PROMPT
Print all of the data exactly as written.

MATERIAL SUPPLIED
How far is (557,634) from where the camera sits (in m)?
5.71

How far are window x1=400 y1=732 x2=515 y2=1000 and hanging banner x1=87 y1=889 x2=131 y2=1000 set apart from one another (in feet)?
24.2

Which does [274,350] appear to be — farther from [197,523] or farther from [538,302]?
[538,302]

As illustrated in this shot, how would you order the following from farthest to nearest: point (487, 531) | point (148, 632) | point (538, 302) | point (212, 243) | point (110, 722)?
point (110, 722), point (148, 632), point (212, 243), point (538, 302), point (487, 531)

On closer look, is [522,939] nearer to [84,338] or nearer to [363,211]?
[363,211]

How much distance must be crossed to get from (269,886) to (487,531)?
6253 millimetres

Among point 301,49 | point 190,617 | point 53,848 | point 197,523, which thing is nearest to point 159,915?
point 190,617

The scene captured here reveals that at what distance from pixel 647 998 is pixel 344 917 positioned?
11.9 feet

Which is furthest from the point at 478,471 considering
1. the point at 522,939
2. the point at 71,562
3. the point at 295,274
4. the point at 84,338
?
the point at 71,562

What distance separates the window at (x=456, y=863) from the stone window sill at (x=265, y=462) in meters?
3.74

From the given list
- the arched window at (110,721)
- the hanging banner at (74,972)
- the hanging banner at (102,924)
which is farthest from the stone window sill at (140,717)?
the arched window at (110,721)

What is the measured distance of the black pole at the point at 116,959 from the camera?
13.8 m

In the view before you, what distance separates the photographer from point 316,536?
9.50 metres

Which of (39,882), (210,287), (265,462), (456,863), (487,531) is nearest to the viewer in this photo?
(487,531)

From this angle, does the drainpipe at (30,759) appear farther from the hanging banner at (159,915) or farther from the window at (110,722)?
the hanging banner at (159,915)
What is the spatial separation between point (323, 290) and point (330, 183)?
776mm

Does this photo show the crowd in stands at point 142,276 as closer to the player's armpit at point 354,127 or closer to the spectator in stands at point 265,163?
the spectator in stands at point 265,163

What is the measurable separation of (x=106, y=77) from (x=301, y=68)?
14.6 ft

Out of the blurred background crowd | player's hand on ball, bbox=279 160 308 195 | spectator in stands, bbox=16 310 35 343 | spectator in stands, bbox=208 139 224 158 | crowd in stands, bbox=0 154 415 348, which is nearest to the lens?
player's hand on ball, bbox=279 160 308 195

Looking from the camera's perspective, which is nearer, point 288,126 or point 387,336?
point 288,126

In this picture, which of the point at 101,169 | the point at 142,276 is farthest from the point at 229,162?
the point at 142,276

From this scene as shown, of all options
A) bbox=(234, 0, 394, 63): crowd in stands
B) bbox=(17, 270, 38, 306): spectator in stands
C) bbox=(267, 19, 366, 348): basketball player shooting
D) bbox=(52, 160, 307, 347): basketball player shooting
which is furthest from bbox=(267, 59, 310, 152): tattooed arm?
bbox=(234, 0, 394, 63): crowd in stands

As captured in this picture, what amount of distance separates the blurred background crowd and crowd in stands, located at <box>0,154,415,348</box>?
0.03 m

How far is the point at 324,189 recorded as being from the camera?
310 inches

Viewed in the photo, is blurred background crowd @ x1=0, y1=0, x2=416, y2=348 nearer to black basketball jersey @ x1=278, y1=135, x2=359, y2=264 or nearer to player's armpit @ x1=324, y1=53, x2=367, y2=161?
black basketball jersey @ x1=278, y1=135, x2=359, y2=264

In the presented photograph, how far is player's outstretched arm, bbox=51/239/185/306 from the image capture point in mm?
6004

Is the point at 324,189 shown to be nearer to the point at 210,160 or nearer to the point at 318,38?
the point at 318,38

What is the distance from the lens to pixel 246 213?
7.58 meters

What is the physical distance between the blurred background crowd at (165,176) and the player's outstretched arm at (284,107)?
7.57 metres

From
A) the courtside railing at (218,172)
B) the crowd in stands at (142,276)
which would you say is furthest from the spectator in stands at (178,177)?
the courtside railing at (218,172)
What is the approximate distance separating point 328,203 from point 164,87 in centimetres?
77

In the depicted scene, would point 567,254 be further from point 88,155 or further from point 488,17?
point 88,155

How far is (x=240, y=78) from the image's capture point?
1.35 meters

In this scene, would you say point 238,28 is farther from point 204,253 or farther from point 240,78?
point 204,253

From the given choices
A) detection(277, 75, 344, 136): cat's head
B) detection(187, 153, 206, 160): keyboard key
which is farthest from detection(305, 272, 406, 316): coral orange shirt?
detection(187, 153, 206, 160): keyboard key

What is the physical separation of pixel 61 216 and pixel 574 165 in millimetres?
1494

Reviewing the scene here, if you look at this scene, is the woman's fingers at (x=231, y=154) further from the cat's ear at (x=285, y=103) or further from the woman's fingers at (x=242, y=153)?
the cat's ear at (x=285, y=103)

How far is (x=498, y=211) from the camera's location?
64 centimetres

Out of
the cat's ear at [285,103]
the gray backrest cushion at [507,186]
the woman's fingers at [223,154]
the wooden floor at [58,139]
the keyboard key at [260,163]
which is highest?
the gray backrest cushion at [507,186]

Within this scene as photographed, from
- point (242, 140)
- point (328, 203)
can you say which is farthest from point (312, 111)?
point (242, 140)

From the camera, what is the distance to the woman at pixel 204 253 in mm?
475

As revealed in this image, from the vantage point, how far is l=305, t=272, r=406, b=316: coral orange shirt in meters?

WRITTEN SOLUTION
How far is (557,634) from where the camera sits (in m)?
5.71

How far are window x1=400 y1=732 x2=515 y2=1000 and hanging banner x1=87 y1=889 x2=131 y2=1000 set apart from one another (in feet)?
24.2

Which does [274,350] appear to be — farther from [197,523] or farther from [538,302]?
[538,302]

As illustrated in this shot, how would you order the following from farthest to nearest: point (487, 531) | point (148, 632) | point (538, 302) | point (212, 243) | point (110, 722)?
point (110, 722), point (148, 632), point (212, 243), point (538, 302), point (487, 531)

On closer look, is [522,939] nearer to [84,338] or nearer to [363,211]?
[363,211]

How much distance must be crossed to get from (269,886) to (487,531)?
6253 millimetres

Among point 301,49 | point 190,617 | point 53,848 | point 197,523, which thing is nearest to point 159,915?
point 190,617

The scene captured here reveals that at what distance from pixel 647 998 is pixel 344 917 positioned?
11.9 feet

Which is furthest from the point at 478,471 considering
1. the point at 522,939
2. the point at 71,562
3. the point at 295,274
4. the point at 84,338
?
the point at 71,562

What distance separates the window at (x=456, y=863) from the stone window sill at (x=265, y=462) in meters?
3.74

From the given list
- the arched window at (110,721)
- the hanging banner at (74,972)
- the hanging banner at (102,924)
which is farthest from the stone window sill at (140,717)?
the arched window at (110,721)

What is the measured distance of the black pole at the point at 116,959 from the camera?
13.8 m

In the view before you, what distance separates the photographer from point 316,536?
9.50 metres

Which of (39,882), (210,287), (265,462), (456,863), (487,531) is nearest to the viewer in this photo?
(487,531)

From this angle, does the drainpipe at (30,759) appear farther from the hanging banner at (159,915) or farther from the window at (110,722)?
the hanging banner at (159,915)
What is the spatial separation between point (323, 290) and point (330, 183)?
776mm

Does this photo show the crowd in stands at point 142,276 as closer to the player's armpit at point 354,127 or closer to the spectator in stands at point 265,163?
the spectator in stands at point 265,163

What is the measurable separation of (x=106, y=77) from (x=301, y=68)?
14.6 ft

Out of the blurred background crowd | player's hand on ball, bbox=279 160 308 195 | spectator in stands, bbox=16 310 35 343 | spectator in stands, bbox=208 139 224 158 | crowd in stands, bbox=0 154 415 348, which is nearest to the lens?
player's hand on ball, bbox=279 160 308 195

Looking from the camera's perspective, which is nearer, point 288,126 or point 387,336?
point 288,126

In this picture, which of the point at 101,169 | the point at 142,276 is farthest from the point at 229,162?
the point at 142,276

From this scene as shown, of all options
A) bbox=(234, 0, 394, 63): crowd in stands
B) bbox=(17, 270, 38, 306): spectator in stands
C) bbox=(267, 19, 366, 348): basketball player shooting
D) bbox=(52, 160, 307, 347): basketball player shooting
which is furthest from bbox=(267, 59, 310, 152): tattooed arm?
bbox=(234, 0, 394, 63): crowd in stands

As captured in this picture, what amount of distance separates the blurred background crowd and crowd in stands, located at <box>0,154,415,348</box>?
0.03 m

How far is the point at 324,189 recorded as being from the camera?
310 inches

Viewed in the photo, is blurred background crowd @ x1=0, y1=0, x2=416, y2=348 nearer to black basketball jersey @ x1=278, y1=135, x2=359, y2=264 or nearer to player's armpit @ x1=324, y1=53, x2=367, y2=161?
black basketball jersey @ x1=278, y1=135, x2=359, y2=264

In the presented photograph, how far is player's outstretched arm, bbox=51/239/185/306 from the image capture point in mm?
6004

Is the point at 324,189 shown to be nearer to the point at 210,160 or nearer to the point at 318,38?
the point at 318,38

What is the distance from the lens to pixel 246 213?
7.58 meters

What is the physical distance between the blurred background crowd at (165,176) and the player's outstretched arm at (284,107)?
7.57 metres

From
A) the courtside railing at (218,172)
B) the crowd in stands at (142,276)
which would you say is furthest from the spectator in stands at (178,177)?
the courtside railing at (218,172)
What is the approximate distance separating point 328,203 from point 164,87 in centimetres?
77

In the depicted scene, would point 567,254 be further from point 88,155 or further from point 488,17?
point 88,155

How far is (x=240, y=78) from the image's capture point?
1.35 meters

In this scene, would you say point 238,28 is farther from point 204,253 or farther from point 240,78?
point 204,253

From the given choices
A) detection(277, 75, 344, 136): cat's head
B) detection(187, 153, 206, 160): keyboard key
which is farthest from detection(305, 272, 406, 316): coral orange shirt?
detection(187, 153, 206, 160): keyboard key

What is the physical separation of pixel 61 216 and pixel 574 165 in millimetres?
1494

Reviewing the scene here, if you look at this scene, is the woman's fingers at (x=231, y=154) further from the cat's ear at (x=285, y=103) or further from the woman's fingers at (x=242, y=153)?
the cat's ear at (x=285, y=103)

How far is (x=498, y=211) from the camera's location?
64 centimetres

Out of
the cat's ear at [285,103]
the gray backrest cushion at [507,186]
the woman's fingers at [223,154]
the wooden floor at [58,139]
the keyboard key at [260,163]
which is highest?
the gray backrest cushion at [507,186]

Within this scene as photographed, from
- point (242, 140)
- point (328, 203)
can you say which is farthest from point (312, 111)?
point (242, 140)

From the camera, what is the distance to the woman at pixel 204 253 in mm?
475

As revealed in this image, from the vantage point, how far is l=305, t=272, r=406, b=316: coral orange shirt in meters?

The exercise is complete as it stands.